Cho feels he is being penalized for doing what the ferry system requested. He offered to outfit three ferries with the same “concept specific” equipment, but his offer was turned down.

What troubles Cho most though is that he offered State Ferries 10 percent of CDX’s gross revenue, and scored high in the preliminary round in the financial area.

The ferry system worked out separate revenue sharing agreements with winning vendors Cascade Concession Services from Vancouver, Wash. and Sound Food Cafe, Bakery & Wine Bar of Vashon Island.

Cascade Concession will pay the ferries 7 percent of the first $5 million of annual gross revenues and 10 percent of annual gross revenues over $5 million, plus an additional amount up to 5 percent towards vessel galley upgrades.

It will provide food service on the Seattle/Bremerton, Seattle/Bainbridge Island and Edmonds/Kingston routes year round, and the Anacortes/San Juan routes from June through August.

Through Labor Day, Sound Food Cafe will pay the ferry system a $1,000 per month rental fee plus additional costs to serve the Fauntleroy/Vashon/Southworth route.

“This is much less than would have been paid under the former contractor but better embraces the business opportunity that was a significant money loser for the previous concessionaire,” Brian Volkert, state ferries business development manager, said in a press release Monday.

Rick Unrue, owner of the Belmont Hotel and Restaurant in Port Townsend, was the sole bidder to propose serving the Keystone/Port Townsend route, but he was also rejected.

A “Non-selection notice” from WSF stated that Unrue’s proposal was not comprehensive enough and that it would take an “inordinate amonut of time and effort for BH&U (Unrue’s company) to correct tis proposal deficiencies …” Although Unrue, like CDS, was selected in the preliminary round, the notice said the proposal did not address issues such as management, operations, menu and pricing.

Unrue had planned on offering a “Taste of Port Townsend” selection of menu items from local restaurants, wineries and breweries. He thinks one of the deficiencies the ferry system is talking about is the lack of Port Townsend vendors actually signed on to the plan.

The decision did not come as a surprise to Unrue, and ferry officials had told him several weeks ago that they might not bring up food service on the outlying routes right away. The notice stated that as well.

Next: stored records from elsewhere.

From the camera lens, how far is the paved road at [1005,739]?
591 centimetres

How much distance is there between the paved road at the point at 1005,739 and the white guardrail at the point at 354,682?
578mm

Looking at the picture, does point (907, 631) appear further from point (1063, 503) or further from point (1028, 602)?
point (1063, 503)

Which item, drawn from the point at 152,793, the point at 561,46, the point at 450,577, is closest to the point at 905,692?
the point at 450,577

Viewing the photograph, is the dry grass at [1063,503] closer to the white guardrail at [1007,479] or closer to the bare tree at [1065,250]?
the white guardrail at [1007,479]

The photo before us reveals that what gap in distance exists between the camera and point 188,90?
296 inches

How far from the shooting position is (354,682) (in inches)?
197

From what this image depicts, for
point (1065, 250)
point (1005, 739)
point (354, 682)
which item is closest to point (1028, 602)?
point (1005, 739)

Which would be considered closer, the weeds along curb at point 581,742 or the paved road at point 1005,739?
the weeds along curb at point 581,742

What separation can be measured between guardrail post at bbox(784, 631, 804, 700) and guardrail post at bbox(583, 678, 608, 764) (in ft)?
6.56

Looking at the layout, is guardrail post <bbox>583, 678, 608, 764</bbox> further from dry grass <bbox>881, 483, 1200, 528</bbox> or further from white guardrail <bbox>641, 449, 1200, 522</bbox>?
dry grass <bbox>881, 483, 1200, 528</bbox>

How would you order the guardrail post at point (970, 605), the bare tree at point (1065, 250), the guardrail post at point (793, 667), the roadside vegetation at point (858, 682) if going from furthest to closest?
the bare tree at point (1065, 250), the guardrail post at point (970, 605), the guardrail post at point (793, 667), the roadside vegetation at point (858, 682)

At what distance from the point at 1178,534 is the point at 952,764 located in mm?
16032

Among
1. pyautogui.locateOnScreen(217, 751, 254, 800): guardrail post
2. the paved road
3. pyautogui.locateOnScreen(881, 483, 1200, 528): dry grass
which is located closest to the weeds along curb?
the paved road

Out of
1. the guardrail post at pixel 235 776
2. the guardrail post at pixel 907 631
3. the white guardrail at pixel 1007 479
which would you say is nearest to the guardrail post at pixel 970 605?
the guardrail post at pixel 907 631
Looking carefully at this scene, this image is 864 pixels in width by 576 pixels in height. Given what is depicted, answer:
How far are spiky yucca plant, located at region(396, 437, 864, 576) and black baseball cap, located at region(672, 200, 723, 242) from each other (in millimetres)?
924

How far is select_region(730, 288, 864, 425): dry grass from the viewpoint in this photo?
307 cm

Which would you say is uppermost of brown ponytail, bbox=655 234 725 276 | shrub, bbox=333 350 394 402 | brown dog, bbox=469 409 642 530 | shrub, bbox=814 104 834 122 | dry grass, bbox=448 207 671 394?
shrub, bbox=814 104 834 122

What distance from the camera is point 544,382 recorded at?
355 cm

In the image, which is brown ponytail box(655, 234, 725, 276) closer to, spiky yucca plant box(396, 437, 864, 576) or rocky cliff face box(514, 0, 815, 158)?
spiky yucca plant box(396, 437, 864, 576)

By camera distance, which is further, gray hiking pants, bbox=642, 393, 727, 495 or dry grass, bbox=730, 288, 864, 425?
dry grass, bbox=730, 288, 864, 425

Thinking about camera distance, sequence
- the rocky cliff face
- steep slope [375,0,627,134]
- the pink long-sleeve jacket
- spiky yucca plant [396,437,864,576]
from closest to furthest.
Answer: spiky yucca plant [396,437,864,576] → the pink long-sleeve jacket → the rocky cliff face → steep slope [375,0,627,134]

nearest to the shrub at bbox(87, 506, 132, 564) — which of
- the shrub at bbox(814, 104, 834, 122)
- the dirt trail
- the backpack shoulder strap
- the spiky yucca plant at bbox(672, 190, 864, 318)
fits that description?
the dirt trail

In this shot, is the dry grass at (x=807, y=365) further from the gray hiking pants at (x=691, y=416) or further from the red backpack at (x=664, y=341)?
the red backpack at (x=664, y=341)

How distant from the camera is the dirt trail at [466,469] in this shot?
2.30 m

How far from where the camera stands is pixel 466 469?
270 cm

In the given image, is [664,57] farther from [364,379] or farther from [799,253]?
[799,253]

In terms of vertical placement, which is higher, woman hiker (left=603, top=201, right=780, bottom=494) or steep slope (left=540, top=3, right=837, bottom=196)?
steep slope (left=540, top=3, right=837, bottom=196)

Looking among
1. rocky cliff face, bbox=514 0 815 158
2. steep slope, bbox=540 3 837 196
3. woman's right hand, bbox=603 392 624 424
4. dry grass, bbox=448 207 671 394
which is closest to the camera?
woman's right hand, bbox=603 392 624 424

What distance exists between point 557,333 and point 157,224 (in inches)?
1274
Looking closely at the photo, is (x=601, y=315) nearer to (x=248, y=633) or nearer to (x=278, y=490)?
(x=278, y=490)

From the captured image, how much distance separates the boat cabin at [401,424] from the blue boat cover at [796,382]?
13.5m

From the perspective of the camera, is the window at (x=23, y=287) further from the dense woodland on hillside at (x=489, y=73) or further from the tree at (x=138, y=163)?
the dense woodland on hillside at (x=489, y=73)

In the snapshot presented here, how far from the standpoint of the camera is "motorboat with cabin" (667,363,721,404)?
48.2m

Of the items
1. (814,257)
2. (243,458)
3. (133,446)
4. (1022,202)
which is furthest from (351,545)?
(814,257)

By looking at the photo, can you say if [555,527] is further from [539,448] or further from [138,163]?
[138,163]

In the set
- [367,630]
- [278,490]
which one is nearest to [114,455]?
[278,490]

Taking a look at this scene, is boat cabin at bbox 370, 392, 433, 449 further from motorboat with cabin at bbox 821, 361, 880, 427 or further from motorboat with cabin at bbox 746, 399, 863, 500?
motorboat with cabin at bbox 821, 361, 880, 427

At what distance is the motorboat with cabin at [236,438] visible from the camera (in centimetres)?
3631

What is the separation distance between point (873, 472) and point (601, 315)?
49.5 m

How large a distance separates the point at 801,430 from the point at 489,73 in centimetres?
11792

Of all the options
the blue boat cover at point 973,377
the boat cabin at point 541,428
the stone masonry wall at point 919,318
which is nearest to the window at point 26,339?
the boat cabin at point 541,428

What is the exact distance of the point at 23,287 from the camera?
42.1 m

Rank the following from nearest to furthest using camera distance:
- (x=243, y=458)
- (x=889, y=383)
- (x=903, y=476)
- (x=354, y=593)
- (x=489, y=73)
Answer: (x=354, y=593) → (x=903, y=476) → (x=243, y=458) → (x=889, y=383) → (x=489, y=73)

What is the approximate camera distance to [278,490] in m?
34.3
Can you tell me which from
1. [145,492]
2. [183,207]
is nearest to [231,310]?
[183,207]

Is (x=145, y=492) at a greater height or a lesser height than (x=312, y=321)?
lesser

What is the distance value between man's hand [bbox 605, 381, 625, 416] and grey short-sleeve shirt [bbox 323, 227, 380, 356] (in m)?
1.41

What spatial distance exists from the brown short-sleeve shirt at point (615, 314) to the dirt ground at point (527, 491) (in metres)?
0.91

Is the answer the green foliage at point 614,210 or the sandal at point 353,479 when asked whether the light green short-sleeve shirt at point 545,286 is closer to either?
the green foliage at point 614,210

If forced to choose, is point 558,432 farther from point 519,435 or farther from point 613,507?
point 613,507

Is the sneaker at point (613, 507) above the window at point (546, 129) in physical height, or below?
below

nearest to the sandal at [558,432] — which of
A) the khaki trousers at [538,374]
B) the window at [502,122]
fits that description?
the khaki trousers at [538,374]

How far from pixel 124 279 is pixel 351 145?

“I’m not torn up about it, but a lot of people in the community hoped we could get the contract,” Unrue said.

Unrue is also not ruling out the possibility of providing food service on the route in the near future. He said ferry officials agreed to revisit his proposal at a later date, and may use the Vashon run as a model for food service on the Keystone route. It is also based on using fresh foods from local restaurants and bakeries.

Resumption of any food service is dependent on concessionaires reaching a labor agreement with the Inlandboatmen’s Union, as galley workers are union members.

Patterson said the ferry system has learned through this process that the old full service model is problematic, but said they are working to provide food on all routes, including those serving Whidbey Island.

“We won’t rest until we have food service on all routes,” she said.